> _Data section_:
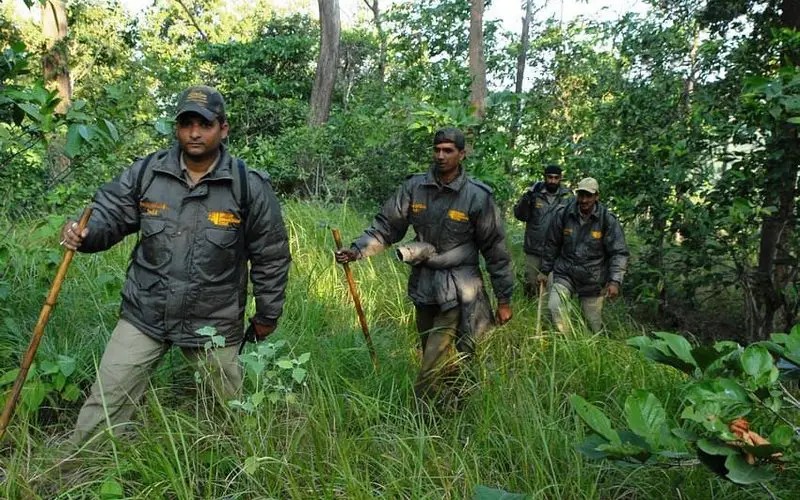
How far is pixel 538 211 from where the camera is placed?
24.6 ft

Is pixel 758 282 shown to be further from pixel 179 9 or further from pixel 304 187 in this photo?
pixel 179 9

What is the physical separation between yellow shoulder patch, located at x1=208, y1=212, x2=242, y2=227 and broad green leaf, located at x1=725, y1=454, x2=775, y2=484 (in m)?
2.18

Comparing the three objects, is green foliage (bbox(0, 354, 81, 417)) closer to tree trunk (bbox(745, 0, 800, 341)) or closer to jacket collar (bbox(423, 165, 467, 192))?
jacket collar (bbox(423, 165, 467, 192))

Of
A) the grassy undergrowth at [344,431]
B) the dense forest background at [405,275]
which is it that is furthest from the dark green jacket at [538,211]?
the grassy undergrowth at [344,431]

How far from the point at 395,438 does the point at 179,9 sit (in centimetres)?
2130

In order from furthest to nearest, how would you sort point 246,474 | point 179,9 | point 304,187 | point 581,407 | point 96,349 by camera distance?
point 179,9
point 304,187
point 96,349
point 246,474
point 581,407

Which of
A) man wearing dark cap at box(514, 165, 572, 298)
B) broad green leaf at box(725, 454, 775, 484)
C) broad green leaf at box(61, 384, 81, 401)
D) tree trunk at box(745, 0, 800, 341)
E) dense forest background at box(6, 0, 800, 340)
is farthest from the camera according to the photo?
man wearing dark cap at box(514, 165, 572, 298)

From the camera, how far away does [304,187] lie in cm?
1055

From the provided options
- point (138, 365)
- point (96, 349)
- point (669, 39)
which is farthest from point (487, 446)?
point (669, 39)

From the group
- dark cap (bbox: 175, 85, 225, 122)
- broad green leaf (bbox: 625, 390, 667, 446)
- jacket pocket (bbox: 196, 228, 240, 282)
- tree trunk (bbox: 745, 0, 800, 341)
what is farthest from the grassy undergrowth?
tree trunk (bbox: 745, 0, 800, 341)

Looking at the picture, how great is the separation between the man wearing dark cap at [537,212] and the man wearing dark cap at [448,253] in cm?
332

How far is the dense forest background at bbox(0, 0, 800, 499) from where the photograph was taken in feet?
7.80

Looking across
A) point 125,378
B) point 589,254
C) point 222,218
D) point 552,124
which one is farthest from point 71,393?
point 552,124

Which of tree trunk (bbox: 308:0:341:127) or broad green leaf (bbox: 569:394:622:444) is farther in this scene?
tree trunk (bbox: 308:0:341:127)
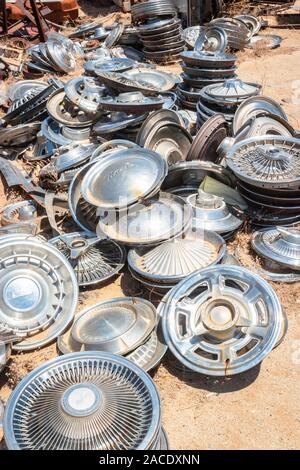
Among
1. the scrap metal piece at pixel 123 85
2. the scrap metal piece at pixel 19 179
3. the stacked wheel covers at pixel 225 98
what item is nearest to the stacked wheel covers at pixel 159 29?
the scrap metal piece at pixel 123 85

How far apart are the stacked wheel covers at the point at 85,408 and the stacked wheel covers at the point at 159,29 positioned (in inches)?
385

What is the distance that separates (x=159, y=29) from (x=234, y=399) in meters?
9.81

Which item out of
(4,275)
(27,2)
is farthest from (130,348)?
(27,2)

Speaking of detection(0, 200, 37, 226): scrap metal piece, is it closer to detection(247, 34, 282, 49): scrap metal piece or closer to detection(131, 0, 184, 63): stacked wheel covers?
detection(131, 0, 184, 63): stacked wheel covers

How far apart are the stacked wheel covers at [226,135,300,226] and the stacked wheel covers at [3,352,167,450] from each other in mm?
2581

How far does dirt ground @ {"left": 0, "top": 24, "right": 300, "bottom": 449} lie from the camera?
3.16 meters

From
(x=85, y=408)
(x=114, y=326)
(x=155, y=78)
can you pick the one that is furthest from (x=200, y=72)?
(x=85, y=408)

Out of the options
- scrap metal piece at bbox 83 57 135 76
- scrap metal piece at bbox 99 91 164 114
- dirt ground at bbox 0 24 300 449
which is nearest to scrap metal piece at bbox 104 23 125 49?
scrap metal piece at bbox 83 57 135 76

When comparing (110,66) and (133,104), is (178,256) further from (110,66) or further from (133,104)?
(110,66)

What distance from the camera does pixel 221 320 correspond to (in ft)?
11.6

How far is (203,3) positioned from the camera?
1300 cm

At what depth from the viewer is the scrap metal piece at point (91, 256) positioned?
450 cm

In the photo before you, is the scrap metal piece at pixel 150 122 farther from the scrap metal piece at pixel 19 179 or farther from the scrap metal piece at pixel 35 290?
the scrap metal piece at pixel 35 290
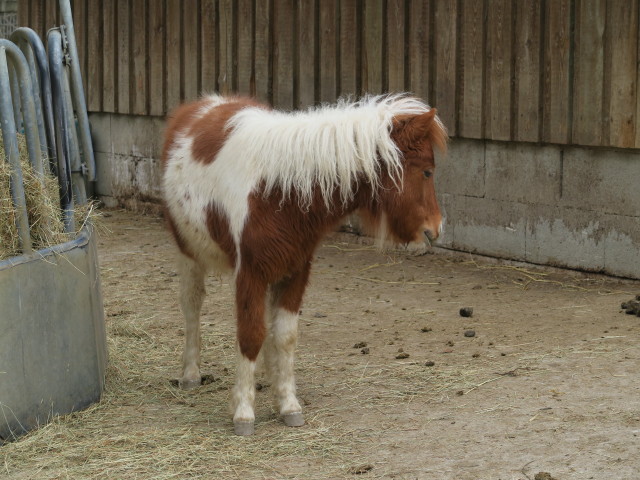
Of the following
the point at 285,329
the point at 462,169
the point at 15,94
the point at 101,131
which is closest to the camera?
the point at 285,329

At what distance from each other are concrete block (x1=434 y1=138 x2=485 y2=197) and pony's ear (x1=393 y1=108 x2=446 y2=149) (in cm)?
399

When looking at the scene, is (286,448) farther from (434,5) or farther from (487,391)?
(434,5)

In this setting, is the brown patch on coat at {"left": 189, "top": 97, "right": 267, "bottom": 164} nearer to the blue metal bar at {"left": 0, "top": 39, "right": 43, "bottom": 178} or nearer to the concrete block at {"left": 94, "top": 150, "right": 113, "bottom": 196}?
the blue metal bar at {"left": 0, "top": 39, "right": 43, "bottom": 178}

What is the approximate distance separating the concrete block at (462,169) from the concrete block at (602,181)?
837mm

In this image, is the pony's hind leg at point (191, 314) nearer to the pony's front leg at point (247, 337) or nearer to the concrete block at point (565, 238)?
the pony's front leg at point (247, 337)

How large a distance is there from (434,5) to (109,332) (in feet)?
13.0

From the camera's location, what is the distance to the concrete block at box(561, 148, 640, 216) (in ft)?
25.6

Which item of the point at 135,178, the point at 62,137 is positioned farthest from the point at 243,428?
the point at 135,178

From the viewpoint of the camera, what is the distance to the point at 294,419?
5152 millimetres

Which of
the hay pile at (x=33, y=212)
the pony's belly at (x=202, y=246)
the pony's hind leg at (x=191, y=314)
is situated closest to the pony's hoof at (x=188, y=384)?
the pony's hind leg at (x=191, y=314)

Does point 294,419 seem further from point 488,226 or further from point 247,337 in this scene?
point 488,226

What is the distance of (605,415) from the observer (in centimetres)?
→ 496

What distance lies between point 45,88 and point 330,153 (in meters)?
1.54

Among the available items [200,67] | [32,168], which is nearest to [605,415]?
[32,168]
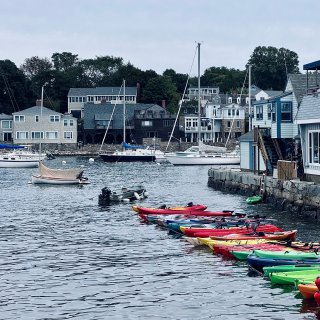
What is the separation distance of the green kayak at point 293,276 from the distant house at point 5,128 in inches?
5289

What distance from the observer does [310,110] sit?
4644cm


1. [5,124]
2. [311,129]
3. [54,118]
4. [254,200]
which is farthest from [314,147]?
[5,124]

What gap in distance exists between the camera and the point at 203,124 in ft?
524

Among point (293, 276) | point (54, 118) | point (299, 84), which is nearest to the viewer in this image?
point (293, 276)

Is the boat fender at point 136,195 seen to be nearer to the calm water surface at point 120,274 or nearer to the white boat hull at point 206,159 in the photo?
the calm water surface at point 120,274

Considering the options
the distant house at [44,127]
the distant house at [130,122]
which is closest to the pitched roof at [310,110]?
the distant house at [130,122]

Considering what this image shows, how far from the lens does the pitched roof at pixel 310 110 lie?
45438mm

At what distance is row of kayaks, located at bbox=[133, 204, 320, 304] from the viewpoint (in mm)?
26188

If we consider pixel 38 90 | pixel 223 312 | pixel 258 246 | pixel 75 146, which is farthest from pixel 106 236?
pixel 38 90

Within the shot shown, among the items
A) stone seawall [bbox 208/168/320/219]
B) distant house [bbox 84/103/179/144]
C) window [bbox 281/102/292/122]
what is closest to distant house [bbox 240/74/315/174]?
window [bbox 281/102/292/122]

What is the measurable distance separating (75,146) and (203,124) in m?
24.4

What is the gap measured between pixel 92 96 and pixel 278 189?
12323 cm

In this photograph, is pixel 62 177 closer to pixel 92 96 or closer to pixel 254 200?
pixel 254 200

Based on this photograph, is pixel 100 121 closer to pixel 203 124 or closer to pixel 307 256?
pixel 203 124
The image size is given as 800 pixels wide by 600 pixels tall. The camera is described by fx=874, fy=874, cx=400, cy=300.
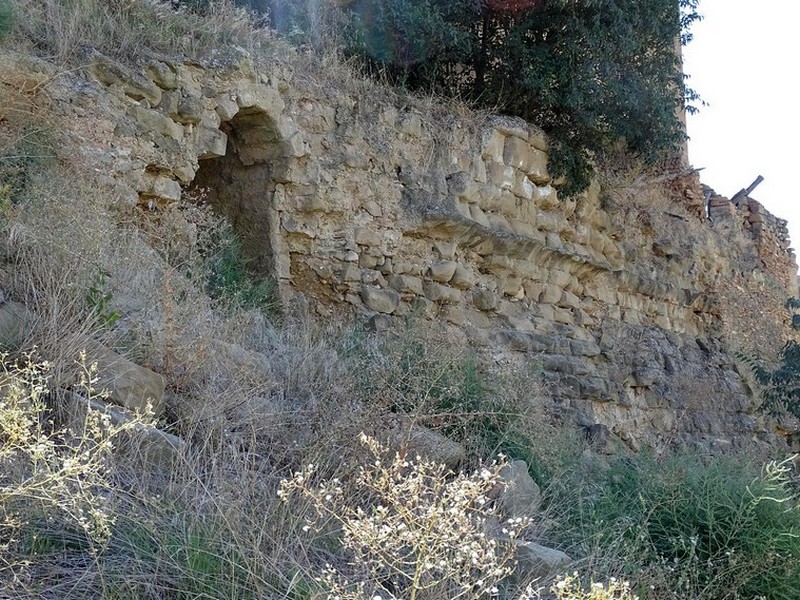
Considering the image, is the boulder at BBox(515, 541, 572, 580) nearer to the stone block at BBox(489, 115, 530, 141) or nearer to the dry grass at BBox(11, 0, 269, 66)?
the dry grass at BBox(11, 0, 269, 66)

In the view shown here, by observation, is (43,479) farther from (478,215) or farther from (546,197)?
(546,197)

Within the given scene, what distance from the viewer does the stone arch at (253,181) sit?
6.96 m

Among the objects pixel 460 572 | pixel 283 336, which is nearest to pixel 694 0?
pixel 283 336

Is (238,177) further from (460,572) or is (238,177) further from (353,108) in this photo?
(460,572)

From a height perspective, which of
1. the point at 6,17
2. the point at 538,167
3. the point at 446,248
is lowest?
the point at 446,248

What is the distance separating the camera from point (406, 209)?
24.7 feet

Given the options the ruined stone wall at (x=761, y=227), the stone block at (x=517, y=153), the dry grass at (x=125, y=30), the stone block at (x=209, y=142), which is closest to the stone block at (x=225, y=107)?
the stone block at (x=209, y=142)

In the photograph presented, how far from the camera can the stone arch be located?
22.8ft

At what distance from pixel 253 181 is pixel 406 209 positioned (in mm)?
1322

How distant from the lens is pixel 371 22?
8.46 m

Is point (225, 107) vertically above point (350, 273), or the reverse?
point (225, 107)

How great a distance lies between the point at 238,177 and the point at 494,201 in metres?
2.41

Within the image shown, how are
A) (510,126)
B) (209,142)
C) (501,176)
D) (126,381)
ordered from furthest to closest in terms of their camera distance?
(510,126), (501,176), (209,142), (126,381)

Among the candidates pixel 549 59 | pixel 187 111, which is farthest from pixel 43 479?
pixel 549 59
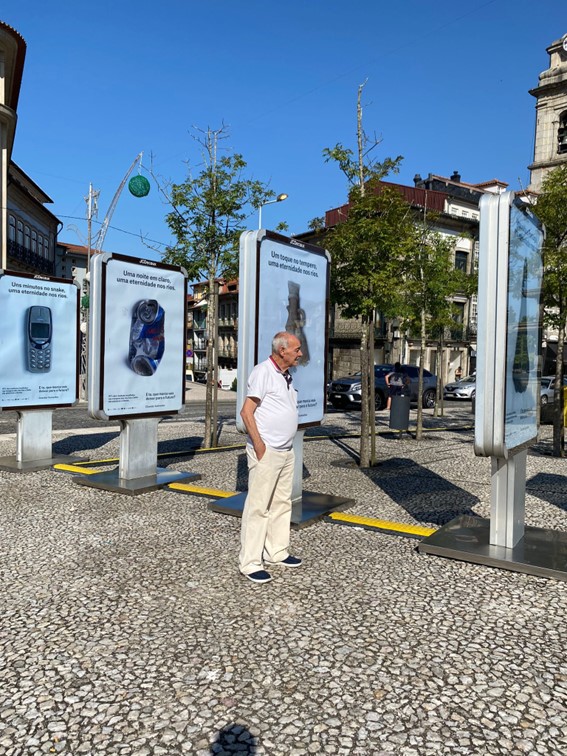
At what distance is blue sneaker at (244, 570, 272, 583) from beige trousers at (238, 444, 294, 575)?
3 centimetres

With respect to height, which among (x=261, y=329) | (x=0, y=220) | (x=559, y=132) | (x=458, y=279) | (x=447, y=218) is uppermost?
(x=559, y=132)

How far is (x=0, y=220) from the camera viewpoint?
105 feet

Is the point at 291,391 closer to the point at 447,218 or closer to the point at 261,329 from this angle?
the point at 261,329

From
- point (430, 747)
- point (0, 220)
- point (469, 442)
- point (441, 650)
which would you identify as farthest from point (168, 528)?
point (0, 220)

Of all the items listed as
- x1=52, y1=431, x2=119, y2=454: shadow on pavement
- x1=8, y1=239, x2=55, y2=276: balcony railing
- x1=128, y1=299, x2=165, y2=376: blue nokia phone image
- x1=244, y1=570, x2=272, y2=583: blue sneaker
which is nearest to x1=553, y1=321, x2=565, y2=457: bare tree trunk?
x1=128, y1=299, x2=165, y2=376: blue nokia phone image

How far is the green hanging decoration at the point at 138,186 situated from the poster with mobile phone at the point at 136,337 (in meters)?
11.7

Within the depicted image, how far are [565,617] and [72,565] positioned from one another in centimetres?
310

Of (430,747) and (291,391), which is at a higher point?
(291,391)

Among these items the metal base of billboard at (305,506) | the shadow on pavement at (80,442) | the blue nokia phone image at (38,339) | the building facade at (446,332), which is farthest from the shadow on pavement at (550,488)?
the building facade at (446,332)

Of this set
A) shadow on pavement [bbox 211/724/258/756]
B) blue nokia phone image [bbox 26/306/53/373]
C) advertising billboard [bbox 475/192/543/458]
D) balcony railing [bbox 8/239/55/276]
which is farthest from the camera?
balcony railing [bbox 8/239/55/276]

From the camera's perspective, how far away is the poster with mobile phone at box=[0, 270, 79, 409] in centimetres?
816

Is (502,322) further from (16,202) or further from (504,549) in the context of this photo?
(16,202)

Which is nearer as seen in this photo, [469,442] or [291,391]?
[291,391]

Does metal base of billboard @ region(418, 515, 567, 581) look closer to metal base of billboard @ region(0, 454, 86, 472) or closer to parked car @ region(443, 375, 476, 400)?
metal base of billboard @ region(0, 454, 86, 472)
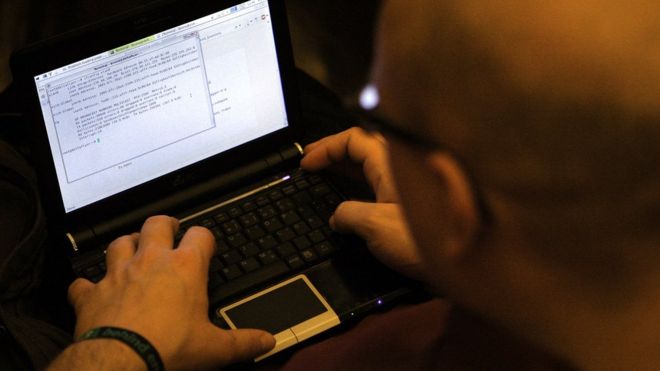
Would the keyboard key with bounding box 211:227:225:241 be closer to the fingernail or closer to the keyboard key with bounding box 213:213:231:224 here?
the keyboard key with bounding box 213:213:231:224

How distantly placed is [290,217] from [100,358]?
1.04 feet

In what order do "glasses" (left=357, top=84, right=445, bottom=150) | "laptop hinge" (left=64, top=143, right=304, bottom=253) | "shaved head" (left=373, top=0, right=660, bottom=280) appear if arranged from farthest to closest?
"laptop hinge" (left=64, top=143, right=304, bottom=253) → "glasses" (left=357, top=84, right=445, bottom=150) → "shaved head" (left=373, top=0, right=660, bottom=280)

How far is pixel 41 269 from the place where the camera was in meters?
1.01

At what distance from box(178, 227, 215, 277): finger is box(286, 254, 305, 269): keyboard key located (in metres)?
0.09

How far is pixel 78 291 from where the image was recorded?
0.89 metres

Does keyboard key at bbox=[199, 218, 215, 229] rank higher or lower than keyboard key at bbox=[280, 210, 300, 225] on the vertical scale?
higher

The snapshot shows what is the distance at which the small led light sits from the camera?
568 mm

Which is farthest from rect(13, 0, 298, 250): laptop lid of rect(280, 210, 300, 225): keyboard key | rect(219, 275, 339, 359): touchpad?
rect(219, 275, 339, 359): touchpad

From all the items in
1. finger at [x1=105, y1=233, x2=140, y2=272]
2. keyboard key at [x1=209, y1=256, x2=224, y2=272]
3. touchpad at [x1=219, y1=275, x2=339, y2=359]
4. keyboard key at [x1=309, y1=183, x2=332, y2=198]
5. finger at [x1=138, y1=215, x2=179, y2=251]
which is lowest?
touchpad at [x1=219, y1=275, x2=339, y2=359]

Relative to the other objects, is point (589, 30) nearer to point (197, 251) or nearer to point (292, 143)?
point (197, 251)

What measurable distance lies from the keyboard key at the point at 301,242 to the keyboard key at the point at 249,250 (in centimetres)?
5

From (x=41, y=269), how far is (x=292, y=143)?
1.19 ft

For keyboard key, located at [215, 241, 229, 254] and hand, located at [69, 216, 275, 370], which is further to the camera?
keyboard key, located at [215, 241, 229, 254]

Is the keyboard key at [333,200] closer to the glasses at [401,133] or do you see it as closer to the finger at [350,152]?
the finger at [350,152]
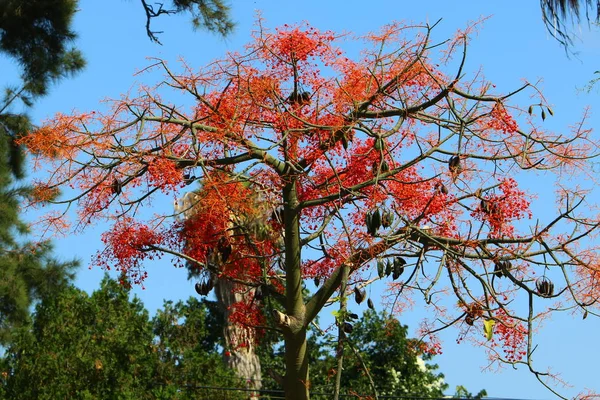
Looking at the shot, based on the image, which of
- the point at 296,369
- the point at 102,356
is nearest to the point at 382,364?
the point at 102,356

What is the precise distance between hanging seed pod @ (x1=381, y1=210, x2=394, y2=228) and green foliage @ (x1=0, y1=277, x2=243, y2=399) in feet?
18.5

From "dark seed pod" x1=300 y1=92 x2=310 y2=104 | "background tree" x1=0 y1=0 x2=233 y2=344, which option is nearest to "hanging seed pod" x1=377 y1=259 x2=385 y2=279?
"dark seed pod" x1=300 y1=92 x2=310 y2=104

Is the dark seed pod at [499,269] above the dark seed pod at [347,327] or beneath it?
above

> _Problem description_: Rewrite the part of the entries that opens with the line containing "Looking at the shot, based" and closes at the end of the entries, changing "hanging seed pod" to "dangling seed pod" and leaving everything else the same.

> _Task result_:
Looking at the shot, based on the image, which of
- the point at 296,369
- the point at 102,356
is nearest to the point at 382,364?
the point at 102,356

What is the precise distance between dangling seed pod @ (x1=381, y1=210, x2=394, y2=228) and green foliage @ (x1=0, y1=277, x2=243, y2=399) in feet?
18.5

From "dark seed pod" x1=300 y1=92 x2=310 y2=104 | "background tree" x1=0 y1=0 x2=233 y2=344, which option is nearest to "dangling seed pod" x1=377 y1=259 x2=385 y2=279?
"dark seed pod" x1=300 y1=92 x2=310 y2=104

Is the dark seed pod at [499,269] above the dark seed pod at [347,327] or beneath it?
above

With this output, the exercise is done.